With the Senate’s Aug. 11 confirmation vote, former Sen. Ken Salazar of Colorado became the first Biden ambassador to arrive in a foreign capital. And, as of now, the last.
A bitter fight with Sen. Ted Cruz, R-Texas, over a Russian gas pipeline has created what Biden officials call a personnel crisis, with Cruz delaying dozens of State Department nominees, including 59 would-be ambassadors, and vowing to block dozens more.
While Cruz cannot entirely block Biden’s State Department nominees, he has greatly slowed the process by objecting to the Senate’s traditional practice of confirming uncontroversial nominees by “unanimous consent.” His tactic means that each nominee requires hours of Senate floor time while other major priorities, including President Joe Biden’s domestic spending agenda, compete for attention.
Only a dozen of Biden’s State Department nominees have been cleared for a full Senate vote by the committee — in part, Democrats say, because Republicans on the committee are doing their own foot-dragging. Dozens more are expected to be ready for confirmation soon.
Cruz and his allies insist he is taking a principled stand on Nord Stream 2, a gas pipeline project from Russia to Germany that has long been an issue of high interest for him.

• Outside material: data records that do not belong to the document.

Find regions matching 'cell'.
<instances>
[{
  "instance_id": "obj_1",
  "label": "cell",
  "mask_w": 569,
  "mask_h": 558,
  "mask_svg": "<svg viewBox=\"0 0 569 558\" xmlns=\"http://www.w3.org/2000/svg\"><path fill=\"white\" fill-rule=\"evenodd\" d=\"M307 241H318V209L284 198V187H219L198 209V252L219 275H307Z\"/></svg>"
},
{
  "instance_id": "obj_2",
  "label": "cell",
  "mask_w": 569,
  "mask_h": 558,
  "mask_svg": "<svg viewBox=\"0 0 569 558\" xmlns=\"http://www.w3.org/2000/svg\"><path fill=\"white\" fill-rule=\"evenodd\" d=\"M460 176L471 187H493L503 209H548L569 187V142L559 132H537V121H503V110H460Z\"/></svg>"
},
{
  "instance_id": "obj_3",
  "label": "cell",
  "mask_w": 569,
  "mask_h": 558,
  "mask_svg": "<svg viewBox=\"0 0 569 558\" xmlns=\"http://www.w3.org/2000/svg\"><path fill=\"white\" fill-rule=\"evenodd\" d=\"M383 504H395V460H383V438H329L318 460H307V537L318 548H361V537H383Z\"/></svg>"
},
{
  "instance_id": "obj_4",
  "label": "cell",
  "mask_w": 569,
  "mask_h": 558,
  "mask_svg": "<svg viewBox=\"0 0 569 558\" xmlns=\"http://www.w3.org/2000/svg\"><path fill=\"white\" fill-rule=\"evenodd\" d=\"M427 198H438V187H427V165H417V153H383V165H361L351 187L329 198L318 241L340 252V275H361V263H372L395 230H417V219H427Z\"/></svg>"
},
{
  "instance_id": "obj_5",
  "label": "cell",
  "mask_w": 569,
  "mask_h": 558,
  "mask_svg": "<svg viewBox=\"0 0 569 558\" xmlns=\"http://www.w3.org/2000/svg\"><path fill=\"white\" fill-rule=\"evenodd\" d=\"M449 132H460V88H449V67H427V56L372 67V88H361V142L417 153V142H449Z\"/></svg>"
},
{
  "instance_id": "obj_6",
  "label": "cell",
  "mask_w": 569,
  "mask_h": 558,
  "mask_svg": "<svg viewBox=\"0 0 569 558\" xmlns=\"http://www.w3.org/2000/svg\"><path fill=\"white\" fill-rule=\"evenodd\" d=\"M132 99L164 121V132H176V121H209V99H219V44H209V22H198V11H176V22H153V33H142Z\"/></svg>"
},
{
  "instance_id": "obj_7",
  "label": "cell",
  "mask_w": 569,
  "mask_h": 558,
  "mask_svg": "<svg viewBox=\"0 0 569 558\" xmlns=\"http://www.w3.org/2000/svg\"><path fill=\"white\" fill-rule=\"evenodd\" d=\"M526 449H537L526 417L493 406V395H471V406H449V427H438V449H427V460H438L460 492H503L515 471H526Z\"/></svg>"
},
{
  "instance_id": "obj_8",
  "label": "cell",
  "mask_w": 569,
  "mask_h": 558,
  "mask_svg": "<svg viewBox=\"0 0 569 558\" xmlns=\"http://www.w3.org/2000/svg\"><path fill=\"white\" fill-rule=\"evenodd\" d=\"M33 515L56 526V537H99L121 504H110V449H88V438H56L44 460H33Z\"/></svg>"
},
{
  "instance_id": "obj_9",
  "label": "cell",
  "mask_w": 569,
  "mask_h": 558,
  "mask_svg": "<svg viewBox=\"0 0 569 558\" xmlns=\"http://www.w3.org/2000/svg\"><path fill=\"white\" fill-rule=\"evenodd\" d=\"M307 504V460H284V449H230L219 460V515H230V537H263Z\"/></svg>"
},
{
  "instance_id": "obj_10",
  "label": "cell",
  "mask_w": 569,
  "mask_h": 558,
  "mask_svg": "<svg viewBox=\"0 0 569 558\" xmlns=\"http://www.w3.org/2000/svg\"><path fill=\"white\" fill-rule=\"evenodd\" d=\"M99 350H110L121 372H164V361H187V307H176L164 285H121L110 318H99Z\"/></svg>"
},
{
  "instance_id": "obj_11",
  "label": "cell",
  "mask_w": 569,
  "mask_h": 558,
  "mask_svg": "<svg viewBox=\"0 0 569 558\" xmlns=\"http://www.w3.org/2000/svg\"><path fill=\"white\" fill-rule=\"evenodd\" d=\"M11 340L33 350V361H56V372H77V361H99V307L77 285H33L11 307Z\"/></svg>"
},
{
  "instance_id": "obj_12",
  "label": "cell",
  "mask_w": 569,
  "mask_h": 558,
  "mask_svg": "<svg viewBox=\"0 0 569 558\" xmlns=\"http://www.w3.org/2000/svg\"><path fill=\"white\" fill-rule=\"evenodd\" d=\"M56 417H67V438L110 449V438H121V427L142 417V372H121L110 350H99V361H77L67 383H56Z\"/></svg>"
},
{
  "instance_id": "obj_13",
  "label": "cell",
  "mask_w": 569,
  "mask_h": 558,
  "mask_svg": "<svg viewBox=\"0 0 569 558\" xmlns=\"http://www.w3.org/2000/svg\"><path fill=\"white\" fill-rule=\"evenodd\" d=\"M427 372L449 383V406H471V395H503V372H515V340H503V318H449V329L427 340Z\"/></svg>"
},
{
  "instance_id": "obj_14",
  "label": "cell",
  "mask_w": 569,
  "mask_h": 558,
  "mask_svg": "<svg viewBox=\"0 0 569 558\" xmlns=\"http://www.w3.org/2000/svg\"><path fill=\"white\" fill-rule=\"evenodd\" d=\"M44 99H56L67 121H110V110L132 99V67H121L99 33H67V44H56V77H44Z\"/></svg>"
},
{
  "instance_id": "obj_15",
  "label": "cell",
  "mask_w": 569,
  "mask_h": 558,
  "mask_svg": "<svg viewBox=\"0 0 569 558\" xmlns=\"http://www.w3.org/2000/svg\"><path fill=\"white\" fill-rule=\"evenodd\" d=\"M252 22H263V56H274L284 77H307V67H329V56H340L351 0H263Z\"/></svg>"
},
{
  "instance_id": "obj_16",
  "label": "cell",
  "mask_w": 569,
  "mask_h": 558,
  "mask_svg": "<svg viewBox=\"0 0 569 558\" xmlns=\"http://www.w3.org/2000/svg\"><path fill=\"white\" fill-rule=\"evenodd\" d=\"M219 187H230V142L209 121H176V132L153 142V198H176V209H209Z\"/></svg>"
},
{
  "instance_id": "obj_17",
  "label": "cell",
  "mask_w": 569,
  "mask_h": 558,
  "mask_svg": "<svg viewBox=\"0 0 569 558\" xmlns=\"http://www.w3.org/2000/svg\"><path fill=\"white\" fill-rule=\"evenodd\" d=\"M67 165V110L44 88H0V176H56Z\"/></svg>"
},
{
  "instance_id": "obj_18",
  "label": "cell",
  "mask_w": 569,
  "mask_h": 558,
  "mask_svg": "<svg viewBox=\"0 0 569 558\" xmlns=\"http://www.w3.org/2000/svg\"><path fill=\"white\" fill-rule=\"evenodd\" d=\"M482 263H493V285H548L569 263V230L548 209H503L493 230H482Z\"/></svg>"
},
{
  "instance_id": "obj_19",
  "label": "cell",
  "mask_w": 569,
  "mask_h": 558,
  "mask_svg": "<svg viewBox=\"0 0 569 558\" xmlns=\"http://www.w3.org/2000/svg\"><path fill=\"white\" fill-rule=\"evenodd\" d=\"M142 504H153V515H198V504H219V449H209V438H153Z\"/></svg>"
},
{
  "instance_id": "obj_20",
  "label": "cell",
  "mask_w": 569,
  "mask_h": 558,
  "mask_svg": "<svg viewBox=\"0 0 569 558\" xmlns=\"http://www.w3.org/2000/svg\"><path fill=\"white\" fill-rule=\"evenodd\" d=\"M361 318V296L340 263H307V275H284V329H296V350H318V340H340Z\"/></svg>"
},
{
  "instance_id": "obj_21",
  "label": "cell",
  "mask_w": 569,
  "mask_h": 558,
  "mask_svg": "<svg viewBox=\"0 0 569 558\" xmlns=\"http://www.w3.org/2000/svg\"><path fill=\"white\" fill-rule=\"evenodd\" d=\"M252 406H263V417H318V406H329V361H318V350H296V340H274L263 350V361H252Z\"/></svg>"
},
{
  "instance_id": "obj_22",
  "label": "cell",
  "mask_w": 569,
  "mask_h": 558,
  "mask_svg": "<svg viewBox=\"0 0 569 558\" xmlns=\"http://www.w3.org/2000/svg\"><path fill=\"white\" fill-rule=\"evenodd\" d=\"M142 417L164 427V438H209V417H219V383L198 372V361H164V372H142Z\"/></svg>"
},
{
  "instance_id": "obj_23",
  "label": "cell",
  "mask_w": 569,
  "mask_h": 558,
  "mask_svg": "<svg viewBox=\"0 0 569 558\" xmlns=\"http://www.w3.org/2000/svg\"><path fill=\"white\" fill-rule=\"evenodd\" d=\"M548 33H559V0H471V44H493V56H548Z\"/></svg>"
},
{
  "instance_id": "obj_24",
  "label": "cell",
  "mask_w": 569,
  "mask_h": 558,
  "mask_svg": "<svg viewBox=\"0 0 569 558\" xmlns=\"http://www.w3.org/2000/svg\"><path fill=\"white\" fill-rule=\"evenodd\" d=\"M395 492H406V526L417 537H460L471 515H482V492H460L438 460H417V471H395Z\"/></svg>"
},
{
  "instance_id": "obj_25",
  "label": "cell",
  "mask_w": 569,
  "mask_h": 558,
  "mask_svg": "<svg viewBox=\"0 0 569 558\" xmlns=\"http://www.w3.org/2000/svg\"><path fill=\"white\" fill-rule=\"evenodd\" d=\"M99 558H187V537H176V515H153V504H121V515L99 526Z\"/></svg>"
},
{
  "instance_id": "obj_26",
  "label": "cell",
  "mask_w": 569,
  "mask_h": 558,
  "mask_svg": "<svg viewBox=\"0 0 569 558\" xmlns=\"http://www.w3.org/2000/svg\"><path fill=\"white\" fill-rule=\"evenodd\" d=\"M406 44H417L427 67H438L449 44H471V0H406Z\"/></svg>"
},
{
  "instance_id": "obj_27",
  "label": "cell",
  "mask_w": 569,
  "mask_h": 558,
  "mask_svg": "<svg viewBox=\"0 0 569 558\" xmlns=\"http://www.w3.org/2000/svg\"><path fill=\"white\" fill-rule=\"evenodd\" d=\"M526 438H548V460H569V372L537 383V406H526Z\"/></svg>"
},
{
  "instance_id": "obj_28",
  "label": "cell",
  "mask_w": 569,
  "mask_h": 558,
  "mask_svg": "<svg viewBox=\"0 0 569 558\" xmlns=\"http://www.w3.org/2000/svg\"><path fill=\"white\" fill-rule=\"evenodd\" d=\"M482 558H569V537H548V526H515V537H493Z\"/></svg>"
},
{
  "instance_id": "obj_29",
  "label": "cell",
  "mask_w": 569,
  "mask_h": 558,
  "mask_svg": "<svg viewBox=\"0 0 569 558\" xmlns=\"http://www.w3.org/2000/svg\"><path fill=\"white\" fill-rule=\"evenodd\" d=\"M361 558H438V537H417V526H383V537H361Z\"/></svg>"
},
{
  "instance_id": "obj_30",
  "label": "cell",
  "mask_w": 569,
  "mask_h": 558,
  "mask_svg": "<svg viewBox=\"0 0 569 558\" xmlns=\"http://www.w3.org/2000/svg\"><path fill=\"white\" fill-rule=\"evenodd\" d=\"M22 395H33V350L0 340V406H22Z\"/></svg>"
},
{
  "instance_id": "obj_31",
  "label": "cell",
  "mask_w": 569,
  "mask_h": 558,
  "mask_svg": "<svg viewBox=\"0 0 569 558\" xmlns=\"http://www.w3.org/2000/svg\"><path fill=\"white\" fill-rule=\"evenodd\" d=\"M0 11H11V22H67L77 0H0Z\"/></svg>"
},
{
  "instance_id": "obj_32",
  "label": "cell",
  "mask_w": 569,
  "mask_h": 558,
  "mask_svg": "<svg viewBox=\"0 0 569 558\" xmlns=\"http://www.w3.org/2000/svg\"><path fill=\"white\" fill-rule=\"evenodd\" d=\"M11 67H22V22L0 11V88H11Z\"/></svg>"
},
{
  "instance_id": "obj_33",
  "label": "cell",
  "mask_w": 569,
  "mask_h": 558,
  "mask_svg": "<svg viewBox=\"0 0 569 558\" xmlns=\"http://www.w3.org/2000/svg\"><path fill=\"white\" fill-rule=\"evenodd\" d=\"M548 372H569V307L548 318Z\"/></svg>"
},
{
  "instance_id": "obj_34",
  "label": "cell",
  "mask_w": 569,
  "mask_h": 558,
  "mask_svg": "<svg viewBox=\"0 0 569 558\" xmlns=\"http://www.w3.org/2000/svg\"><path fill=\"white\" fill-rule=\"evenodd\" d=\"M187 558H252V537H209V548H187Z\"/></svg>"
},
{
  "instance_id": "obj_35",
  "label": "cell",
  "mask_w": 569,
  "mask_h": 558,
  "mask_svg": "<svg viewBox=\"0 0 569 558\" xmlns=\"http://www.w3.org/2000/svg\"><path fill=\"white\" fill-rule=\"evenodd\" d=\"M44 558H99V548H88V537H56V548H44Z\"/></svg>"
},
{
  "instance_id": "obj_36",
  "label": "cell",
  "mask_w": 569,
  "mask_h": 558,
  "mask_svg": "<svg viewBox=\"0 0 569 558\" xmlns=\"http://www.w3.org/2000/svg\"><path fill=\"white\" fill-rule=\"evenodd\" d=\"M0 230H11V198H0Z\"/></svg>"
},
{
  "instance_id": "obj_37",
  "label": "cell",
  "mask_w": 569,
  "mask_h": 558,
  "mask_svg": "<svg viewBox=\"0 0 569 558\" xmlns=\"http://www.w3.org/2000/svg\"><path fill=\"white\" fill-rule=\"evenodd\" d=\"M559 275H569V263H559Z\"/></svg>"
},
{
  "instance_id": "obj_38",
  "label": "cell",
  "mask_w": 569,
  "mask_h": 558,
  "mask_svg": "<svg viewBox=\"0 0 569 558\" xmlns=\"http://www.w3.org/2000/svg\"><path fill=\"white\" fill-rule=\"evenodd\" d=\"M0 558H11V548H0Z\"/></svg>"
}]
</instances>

In mid-May, Biden waived congressionally imposed sanctions on the project. Critics say the deal will provide President Vladimir Putin of Russia leverage over European energy security and deal a blow to Washington’s ally Ukraine, which operates a competing pipeline. But the project is a boon for Germany, and Biden — pleading that the project was nearly complete and virtually impossible to stop — decided to prioritize relations with Germany, a key European ally, rather than risk a battle with Chancellor Angela Merkel and her soon-to-be successor.
Democrats say that even if Cruz is motivated by principle, his reaction is reckless — and wildly out of proportion.
“We can give him the benefit of the doubt that his goal is to micromanage U.S. foreign policy,” said Sen. Christopher Murphy, D-Conn. and a member of the Foreign Relations Committee.
“This is not about his objection to Nord Stream 2. This is to get a lot of eyeballs from a fight with President Biden,” Murphy said.